Mass. AG Seeks to Close Loophole in Drunk-Driving Law

June 4, 2012

Massachusetts Attorney General Martha Coakley and state lawmakers are seeking to close a loophole in the state’s drunk-driving law (Melanie’s Law) that was brought to light in a recent court decision.

Responding to a Supreme Judicial Court decision issued on May 17, Attorney General Coakley, State Senator Katherine Clark (D-Melrose), and House Judiciary Chairman Eugene O’Flaherty (D-Charlestown) announced on May 20 that they are taking action to close the loophole in an effort to toughen the laws against repeat drunk drivers.

In the case of Souza v. Registrar of Motor Vehicles, the Massachusetts Supreme Judicial Court, the state’s highest court, had ruled that a “continuance without a finding” was not considered a “conviction” under the law governing license suspension for individuals who refuse to submit to a so-called “breath test” after being arrested for operating under the influence. This distinction is significant because the length of suspension depends on the individual’s prior convictions for operating under the influence.
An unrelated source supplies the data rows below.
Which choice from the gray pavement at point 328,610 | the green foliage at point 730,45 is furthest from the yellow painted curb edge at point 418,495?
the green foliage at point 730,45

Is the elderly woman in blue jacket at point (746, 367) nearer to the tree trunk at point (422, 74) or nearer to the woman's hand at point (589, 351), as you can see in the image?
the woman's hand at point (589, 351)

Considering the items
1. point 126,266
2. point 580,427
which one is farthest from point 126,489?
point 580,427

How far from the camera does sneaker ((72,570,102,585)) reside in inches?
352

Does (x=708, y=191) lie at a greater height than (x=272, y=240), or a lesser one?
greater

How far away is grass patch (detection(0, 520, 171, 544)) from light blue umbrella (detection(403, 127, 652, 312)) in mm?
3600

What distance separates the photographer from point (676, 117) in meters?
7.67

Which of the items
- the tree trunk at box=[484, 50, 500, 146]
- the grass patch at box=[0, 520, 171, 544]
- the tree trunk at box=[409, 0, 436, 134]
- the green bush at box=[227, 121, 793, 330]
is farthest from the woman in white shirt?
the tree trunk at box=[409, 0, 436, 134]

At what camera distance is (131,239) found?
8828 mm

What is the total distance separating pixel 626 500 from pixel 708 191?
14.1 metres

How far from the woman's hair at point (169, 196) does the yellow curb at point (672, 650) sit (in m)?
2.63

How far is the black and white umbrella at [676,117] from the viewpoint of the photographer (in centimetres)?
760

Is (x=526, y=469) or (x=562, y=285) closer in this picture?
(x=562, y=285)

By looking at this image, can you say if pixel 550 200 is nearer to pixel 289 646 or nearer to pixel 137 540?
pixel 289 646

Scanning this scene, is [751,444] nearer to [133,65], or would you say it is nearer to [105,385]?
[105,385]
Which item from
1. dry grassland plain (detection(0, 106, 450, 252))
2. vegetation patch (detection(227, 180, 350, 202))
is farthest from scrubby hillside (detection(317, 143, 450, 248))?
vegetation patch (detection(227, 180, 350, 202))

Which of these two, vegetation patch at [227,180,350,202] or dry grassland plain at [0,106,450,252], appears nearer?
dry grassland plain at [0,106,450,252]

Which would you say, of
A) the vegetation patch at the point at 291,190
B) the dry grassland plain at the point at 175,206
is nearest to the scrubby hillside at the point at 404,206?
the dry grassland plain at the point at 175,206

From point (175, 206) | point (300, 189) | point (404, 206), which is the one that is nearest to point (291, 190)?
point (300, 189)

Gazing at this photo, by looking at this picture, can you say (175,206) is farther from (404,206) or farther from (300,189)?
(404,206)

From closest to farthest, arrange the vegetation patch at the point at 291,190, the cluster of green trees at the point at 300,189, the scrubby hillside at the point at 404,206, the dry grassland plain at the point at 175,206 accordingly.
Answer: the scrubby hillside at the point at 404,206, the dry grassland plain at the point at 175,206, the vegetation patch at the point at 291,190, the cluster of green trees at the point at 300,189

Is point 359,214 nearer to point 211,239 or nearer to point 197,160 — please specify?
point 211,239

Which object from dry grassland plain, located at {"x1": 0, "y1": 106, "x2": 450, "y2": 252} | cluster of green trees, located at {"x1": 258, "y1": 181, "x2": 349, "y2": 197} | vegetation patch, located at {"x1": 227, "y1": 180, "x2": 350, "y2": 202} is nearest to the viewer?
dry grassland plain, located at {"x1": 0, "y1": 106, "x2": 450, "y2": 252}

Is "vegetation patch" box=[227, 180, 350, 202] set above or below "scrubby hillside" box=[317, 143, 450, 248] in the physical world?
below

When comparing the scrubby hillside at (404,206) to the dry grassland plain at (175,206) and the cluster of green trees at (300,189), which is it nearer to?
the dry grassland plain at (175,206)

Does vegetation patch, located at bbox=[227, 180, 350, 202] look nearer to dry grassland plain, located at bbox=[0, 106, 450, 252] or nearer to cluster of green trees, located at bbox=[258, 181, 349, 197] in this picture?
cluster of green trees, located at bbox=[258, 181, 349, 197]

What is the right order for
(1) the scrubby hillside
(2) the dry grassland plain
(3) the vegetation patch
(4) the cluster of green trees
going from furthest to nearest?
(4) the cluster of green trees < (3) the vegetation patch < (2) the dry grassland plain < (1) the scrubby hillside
To close this loophole, Attorney General Coakley, Senator Clark, and Chairman O’Flaherty have proposed two changes to the law. First, the proposal would amend the definition of “conviction” to include individuals who admit to sufficient facts for a finding of guilty, directly addressing the problem in Souza where a similar admission was not considered to be a conviction. Additionally, the proposal would consider as a first offense, for purposes of the breath test refusal, those situations where an individual has been referred to an alcohol or substance abuse treatment program as a result of a previous OUI prosecution.